## [Records provided]
<<<<
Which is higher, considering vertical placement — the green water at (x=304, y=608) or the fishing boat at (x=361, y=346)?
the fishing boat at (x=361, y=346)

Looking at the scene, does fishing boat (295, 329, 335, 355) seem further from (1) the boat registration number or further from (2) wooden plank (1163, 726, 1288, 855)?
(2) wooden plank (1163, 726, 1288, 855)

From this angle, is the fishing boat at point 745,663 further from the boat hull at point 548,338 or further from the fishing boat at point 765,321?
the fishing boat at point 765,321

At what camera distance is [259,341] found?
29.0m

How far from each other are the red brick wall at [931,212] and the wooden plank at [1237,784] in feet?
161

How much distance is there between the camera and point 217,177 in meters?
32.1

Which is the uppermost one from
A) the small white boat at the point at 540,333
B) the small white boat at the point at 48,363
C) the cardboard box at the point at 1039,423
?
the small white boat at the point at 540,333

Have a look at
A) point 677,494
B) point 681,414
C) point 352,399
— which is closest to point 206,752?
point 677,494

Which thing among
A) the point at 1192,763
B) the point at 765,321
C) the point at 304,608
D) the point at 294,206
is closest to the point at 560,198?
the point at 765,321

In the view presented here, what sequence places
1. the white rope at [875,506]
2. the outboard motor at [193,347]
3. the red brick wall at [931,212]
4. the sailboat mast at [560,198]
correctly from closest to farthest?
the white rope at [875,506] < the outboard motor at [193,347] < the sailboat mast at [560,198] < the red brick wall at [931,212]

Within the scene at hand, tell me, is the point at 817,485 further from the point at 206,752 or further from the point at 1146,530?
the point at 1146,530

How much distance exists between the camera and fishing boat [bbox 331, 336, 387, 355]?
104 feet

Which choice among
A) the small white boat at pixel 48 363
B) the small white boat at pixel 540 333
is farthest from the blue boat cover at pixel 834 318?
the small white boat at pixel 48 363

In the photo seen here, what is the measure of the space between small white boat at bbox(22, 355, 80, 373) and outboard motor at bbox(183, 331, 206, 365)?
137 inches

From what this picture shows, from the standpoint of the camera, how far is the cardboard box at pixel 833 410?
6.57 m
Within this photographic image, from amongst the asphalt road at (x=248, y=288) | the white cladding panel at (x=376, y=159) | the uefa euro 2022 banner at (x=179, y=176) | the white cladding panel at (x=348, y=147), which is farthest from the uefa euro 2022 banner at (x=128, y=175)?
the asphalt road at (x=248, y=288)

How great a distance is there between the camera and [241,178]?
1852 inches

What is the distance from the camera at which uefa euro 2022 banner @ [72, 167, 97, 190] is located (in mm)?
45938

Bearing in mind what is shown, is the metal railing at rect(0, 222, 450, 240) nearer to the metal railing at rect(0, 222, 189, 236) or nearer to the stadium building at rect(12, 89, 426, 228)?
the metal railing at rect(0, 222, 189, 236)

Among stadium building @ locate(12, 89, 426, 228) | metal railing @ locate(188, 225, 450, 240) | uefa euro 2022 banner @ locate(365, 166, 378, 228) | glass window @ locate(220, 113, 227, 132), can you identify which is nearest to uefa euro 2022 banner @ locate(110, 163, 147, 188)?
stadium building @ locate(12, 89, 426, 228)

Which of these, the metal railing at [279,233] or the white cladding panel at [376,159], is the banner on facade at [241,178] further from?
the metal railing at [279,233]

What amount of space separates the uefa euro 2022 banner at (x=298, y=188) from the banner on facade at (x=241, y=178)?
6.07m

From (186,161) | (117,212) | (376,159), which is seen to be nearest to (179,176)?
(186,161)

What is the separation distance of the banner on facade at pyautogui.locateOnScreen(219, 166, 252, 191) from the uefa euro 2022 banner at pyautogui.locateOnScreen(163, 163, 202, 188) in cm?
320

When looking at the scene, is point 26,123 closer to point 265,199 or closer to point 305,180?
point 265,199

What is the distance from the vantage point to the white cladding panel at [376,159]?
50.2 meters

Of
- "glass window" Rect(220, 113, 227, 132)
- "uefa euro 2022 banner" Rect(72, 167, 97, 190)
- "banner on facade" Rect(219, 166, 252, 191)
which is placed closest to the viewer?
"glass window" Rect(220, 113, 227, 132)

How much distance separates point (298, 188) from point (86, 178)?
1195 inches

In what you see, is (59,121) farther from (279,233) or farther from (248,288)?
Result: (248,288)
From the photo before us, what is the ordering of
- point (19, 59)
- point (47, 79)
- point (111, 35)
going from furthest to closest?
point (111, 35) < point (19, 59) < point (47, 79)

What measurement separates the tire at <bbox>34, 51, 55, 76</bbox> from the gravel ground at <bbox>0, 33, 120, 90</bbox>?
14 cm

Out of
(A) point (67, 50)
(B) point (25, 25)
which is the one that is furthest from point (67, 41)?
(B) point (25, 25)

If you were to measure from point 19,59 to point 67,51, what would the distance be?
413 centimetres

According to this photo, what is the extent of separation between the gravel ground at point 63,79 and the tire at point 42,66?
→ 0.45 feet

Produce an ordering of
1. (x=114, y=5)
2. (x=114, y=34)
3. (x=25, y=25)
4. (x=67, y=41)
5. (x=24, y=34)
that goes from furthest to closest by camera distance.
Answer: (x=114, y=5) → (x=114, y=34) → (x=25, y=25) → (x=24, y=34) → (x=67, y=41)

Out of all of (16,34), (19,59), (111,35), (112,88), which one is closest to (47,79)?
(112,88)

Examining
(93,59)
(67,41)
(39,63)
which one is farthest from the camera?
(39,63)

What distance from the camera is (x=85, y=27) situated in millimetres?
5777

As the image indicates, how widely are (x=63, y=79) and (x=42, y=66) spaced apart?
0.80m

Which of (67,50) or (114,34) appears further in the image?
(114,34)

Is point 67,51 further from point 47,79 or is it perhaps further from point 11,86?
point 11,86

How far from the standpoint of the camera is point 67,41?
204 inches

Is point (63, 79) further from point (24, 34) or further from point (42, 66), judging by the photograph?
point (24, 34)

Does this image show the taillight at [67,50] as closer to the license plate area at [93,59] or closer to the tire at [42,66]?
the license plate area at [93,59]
>>>>
## [Exercise description]
Your task is to give the records above again, exactly.

## [Final result]
Which is higher, considering vertical placement — the green water at (x=304, y=608) or the fishing boat at (x=361, y=346)?
the fishing boat at (x=361, y=346)

Looking at the scene, does fishing boat (295, 329, 335, 355) seem further from (1) the boat registration number or further from (2) wooden plank (1163, 726, 1288, 855)?
(2) wooden plank (1163, 726, 1288, 855)

From this angle, is the fishing boat at point 745,663 further from the boat hull at point 548,338 or further from the fishing boat at point 765,321?
the fishing boat at point 765,321

At what camera distance is [259,341] found?
29.0m

How far from each other are the red brick wall at [931,212] and the wooden plank at [1237,784] in feet?
161

How much distance is there between the camera and point 217,177 in meters?
32.1

Which is the uppermost one from
A) the small white boat at the point at 540,333
B) the small white boat at the point at 48,363
C) the cardboard box at the point at 1039,423
?
the small white boat at the point at 540,333

Have a look at
A) point 677,494
B) point 681,414
C) point 352,399
— which is closest to point 206,752?
point 677,494

Which thing among
A) the point at 1192,763
B) the point at 765,321
C) the point at 304,608
D) the point at 294,206
is closest to the point at 560,198?
the point at 765,321

In the view presented here, what sequence places
1. the white rope at [875,506]
2. the outboard motor at [193,347]
3. the red brick wall at [931,212]
4. the sailboat mast at [560,198]
correctly from closest to farthest?
the white rope at [875,506] < the outboard motor at [193,347] < the sailboat mast at [560,198] < the red brick wall at [931,212]

Within the scene at hand, tell me, is the point at 817,485 further from the point at 206,752 or further from the point at 1146,530?
the point at 1146,530

How much distance exists between the camera and fishing boat [bbox 331, 336, 387, 355]?
104 feet

Which choice among
A) the small white boat at pixel 48 363
B) the small white boat at pixel 540 333
is farthest from the blue boat cover at pixel 834 318?
the small white boat at pixel 48 363

In the photo seen here, what is the measure of the space between small white boat at bbox(22, 355, 80, 373) and outboard motor at bbox(183, 331, 206, 365)?
137 inches

From what this picture shows, from the standpoint of the camera, how far is the cardboard box at pixel 833 410?
6.57 m
Within this photographic image, from amongst the asphalt road at (x=248, y=288) | the white cladding panel at (x=376, y=159) | the uefa euro 2022 banner at (x=179, y=176) | the white cladding panel at (x=348, y=147), which is farthest from the uefa euro 2022 banner at (x=128, y=175)?
the asphalt road at (x=248, y=288)

How great a distance is there between the camera and [241,178]?
1852 inches

What is the distance from the camera at which uefa euro 2022 banner @ [72, 167, 97, 190] is located (in mm)?
45938

Bearing in mind what is shown, is the metal railing at rect(0, 222, 450, 240) nearer to the metal railing at rect(0, 222, 189, 236) or nearer to the stadium building at rect(12, 89, 426, 228)?
the metal railing at rect(0, 222, 189, 236)

Among stadium building @ locate(12, 89, 426, 228) | metal railing @ locate(188, 225, 450, 240) | uefa euro 2022 banner @ locate(365, 166, 378, 228) | glass window @ locate(220, 113, 227, 132), can you identify which is nearest to uefa euro 2022 banner @ locate(110, 163, 147, 188)?
stadium building @ locate(12, 89, 426, 228)

Which of these, the metal railing at [279,233] or the white cladding panel at [376,159], is the banner on facade at [241,178] further from?
the metal railing at [279,233]

What amount of space separates the uefa euro 2022 banner at (x=298, y=188) from the banner on facade at (x=241, y=178)?
6.07m

From (186,161) | (117,212) | (376,159), which is seen to be nearest to (179,176)?
(186,161)

What is the separation distance of the banner on facade at pyautogui.locateOnScreen(219, 166, 252, 191) from the uefa euro 2022 banner at pyautogui.locateOnScreen(163, 163, 202, 188) in cm?
320

When looking at the scene, is point 26,123 closer to point 265,199 or closer to point 305,180?
point 265,199

What is the distance from the vantage point to the white cladding panel at [376,159]?
50.2 meters

Of
- "glass window" Rect(220, 113, 227, 132)
- "uefa euro 2022 banner" Rect(72, 167, 97, 190)
- "banner on facade" Rect(219, 166, 252, 191)
which is placed closest to the viewer?
"glass window" Rect(220, 113, 227, 132)

How much distance separates point (298, 188) from point (86, 178)?
1195 inches

In what you see, is (59,121) farther from (279,233) or farther from (248,288)?
Result: (248,288)
From the photo before us, what is the ordering of
- point (19, 59)
- point (47, 79)
- point (111, 35)
going from furthest to closest?
point (111, 35) < point (19, 59) < point (47, 79)

What measurement separates the tire at <bbox>34, 51, 55, 76</bbox> from the gravel ground at <bbox>0, 33, 120, 90</bbox>?
14 cm

Out of
(A) point (67, 50)
(B) point (25, 25)
which is the one that is furthest from point (67, 41)?
(B) point (25, 25)

If you were to measure from point 19,59 to point 67,51, what would the distance be?
413 centimetres

According to this photo, what is the extent of separation between the gravel ground at point 63,79 and the tire at point 42,66?
→ 0.45 feet

Produce an ordering of
1. (x=114, y=5)
2. (x=114, y=34)
3. (x=25, y=25)
4. (x=67, y=41)
5. (x=24, y=34)
that goes from furthest to closest by camera distance.
Answer: (x=114, y=5) → (x=114, y=34) → (x=25, y=25) → (x=24, y=34) → (x=67, y=41)

Out of all of (16,34), (19,59), (111,35), (112,88), which one is closest to (47,79)?
(112,88)

Examining
(93,59)
(67,41)
(39,63)
which one is farthest from the camera?
(39,63)

What distance from the camera is (x=85, y=27) situated in millimetres?
5777

As the image indicates, how widely are (x=63, y=79) and (x=42, y=66) spaced apart?
0.80m

Which of (67,50) or (114,34) appears further in the image?
(114,34)

Is point 67,51 further from point 47,79 or is it perhaps further from point 11,86?
point 11,86

How far from the standpoint of the camera is point 67,41?
204 inches

Is point (63, 79) further from point (24, 34) or further from point (42, 66), judging by the photograph?
point (24, 34)

Does this image show the taillight at [67,50] as closer to the license plate area at [93,59] or closer to the tire at [42,66]?
the license plate area at [93,59]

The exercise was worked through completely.